▶ [Spatial questions based on pictures]
begin
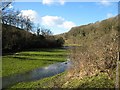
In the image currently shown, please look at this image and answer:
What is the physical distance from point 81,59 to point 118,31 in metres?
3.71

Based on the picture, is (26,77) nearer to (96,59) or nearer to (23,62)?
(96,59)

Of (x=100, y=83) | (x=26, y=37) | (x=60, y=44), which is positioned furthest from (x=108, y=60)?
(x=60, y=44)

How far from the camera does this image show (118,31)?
end
▶ [WHAT IS REQUIRED] Rewrite the lines of all the records above as a numbered list, skipping blank lines. Leave the pictures out of your answer.

▶ [SOLVED EXERCISE]
1. In the image currently shown, please look at this image and answer:
2. What is the physical distance from point 81,59 to point 118,31 in metres?
3. 3.71
4. Based on the picture, is (26,77) nearer to (96,59) or nearer to (23,62)?
5. (96,59)
6. Of (x=100, y=83) | (x=26, y=37) | (x=60, y=44), which is positioned furthest from (x=108, y=60)?
7. (x=60, y=44)
8. How far from the camera does this image show (118,31)?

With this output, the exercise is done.